I and others have long held doubts about accuracy of the private housing repair and maintenance series within the construction output data.

And if there is a fault with the data series it is important that it be addressed if policy makers, analysts and academics are not to draw wrong inferences from it.

Part of the problem is that there was a change to the construction series in 2010. This has definitely presented many problems. Certainly the timing of this change to the series has made it much harder to understand how the industry has responded to the recession.

But there is, and has been for some while, a case for arguing that the problem with the private housing repair and maintenance series may lie more with the earlier data than the later data and may not have its roots simply in the change to the survey in 2010.

The official statistics for the volume of construction work undertaken in the private housing repair and maintenance sector show a more or less continuous fall since a peak in late 2002, as can be seen from the first graph.

This jars with most people’s experience and with other observations of industry performance, particularly evidence from builders’ merchants.

There are various possible reasons why this data may be at fault. It is an extremely tricky sector to monitor.

Here are some of the stronger possible explanations for why the data might not be reflecting what is actually happening on the ground.

Noble Francis, the economics director at the Construction Products Association, has raised doubts about the deflators used to convert the cash value of work recorded into a volume output. These are doubts I share.

And a further issue, very much related, has been put to me by James Hastings, the head of construction research at data business Experian. He is concerned that the deflators may not have adjusted well to potential increases in specification.

Meanwhile, I have pointed to the coincidence of the surge in workers from the EU ascension countries with the point at which the data starts to become “unbelievable”.

This is a rather complicated argument that goes something like this.

The former construction survey used to include an estimated figure for what it described as unrecorded output. The current survey does not. Unrecorded output would be that undertaken by firms too small to sample. To get an estimate the Government’s business department BIS used Labour Force Survey data.
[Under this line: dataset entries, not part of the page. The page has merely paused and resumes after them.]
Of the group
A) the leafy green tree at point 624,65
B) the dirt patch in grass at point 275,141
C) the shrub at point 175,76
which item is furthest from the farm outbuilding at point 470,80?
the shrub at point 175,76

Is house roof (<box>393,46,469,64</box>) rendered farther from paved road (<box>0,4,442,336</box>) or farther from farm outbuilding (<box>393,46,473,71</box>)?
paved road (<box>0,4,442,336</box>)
Clearly if migrant workers were underrepresented in the LFS survey, being harder to pick up because a lot of newcomers live in houses of multiple occupancy (HMOs), this would probably lead to an underestimation in the amount of unrecorded output.

This problem, were it to exist, would be most evident in private housing repair and maintenance, where a higher proportion of work is undertaken by one-man-band operations.

This issue has been in part explored by the Office for National Statistics and I’ll not be following that argument here.

I will focus on the issues of deflators and specification.

I decided to look at the private housing repair and maintenance figures from the other end of the telescope, the consumer rather than the construction firm.

The reasoning was that while the data may not be measuring exactly the same things, it would potentially throw up discontinuities and oddities.

And so it does.

What is noteworthy is just how similar the data is when recorded on a current price (cash) basis. From 1997 to 2003 the data follows a similar path, albeit that the consumer trends data is running at about 25% or so higher.

The relationship does, however, appear to become more disconnected after 2003.

But on the basis of the pre-2003 data it seems reasonable to assume that there is a broad similarity between the sets of figures.

Things become very interesting when we look at the respective constant price data – that is the data adjusted using deflators to take account of inflation within the sector.

The third graph shows how, on the consumer trends figures, private housing repair and maintenance work held up through to mid 2007, or put another way until the credit-crunch. This is in stark contrast to the construction output series.

What we see is that between 2002 and the recession the consumer trends data suggests much more work was done in the sector than the construction output figures would suggest.

A rough calculation suggests that if we adjusted for this divergence the output in constant prices in 2006 and in 2007 would have been about £2 billion higher each year.

This (conveniently for me) fits with my view that the peak of construction output was higher than the figures have suggested and the drop during the recession deeper.

I have put together a further graph looking at what happens to the current price data for private housing repair and maintenance from the construction output series if we apply the different deflators.

Interestingly the recent data matches well. But there does seem to be a “transition” from 2002 to 2007.

Now, here it might be worth looking at the notion suggested by James Hastings that there might have been a shift in the average specification during this period, which might lie behind the rather strong deflators applied to the construction output data over that period.

One simple explanation might be that we moved from “Changing Rooms” to “Grand Designs” and everyone upspecked their work.

But leaving assumptions based on TV habits to one side, if we look to the data we see that there is a strong argument to suggest that there may have been an increase in the specification of private housing repair and maintenance work.

The Family Spending data show (see graph below) that over the past few years the poorer families have reduced their spending on housing repair and maintenance relative to the richer families.

So we are seeing a greater proportion of the private housing repair and maintenance undertaken for the richest families. While we cannot know from these figures that this means that there has been a rise in the average specification of the work, it seems a reasonable assumption.  

Either way what we have is sufficient evidence to support the views of both Noble Francis and James Hastings and certainly plenty of cause for further investigation.

It may seem to some that the accuracy of the historic data is purely of academic interest. That would be a wrong assumption.

Policy makers will draw conclusions from this data and if it is inaccurate or misleading then the chances are that the policy decisions will be the wrong ones.

Not that good data necessarily leads to good policy making. But it helps.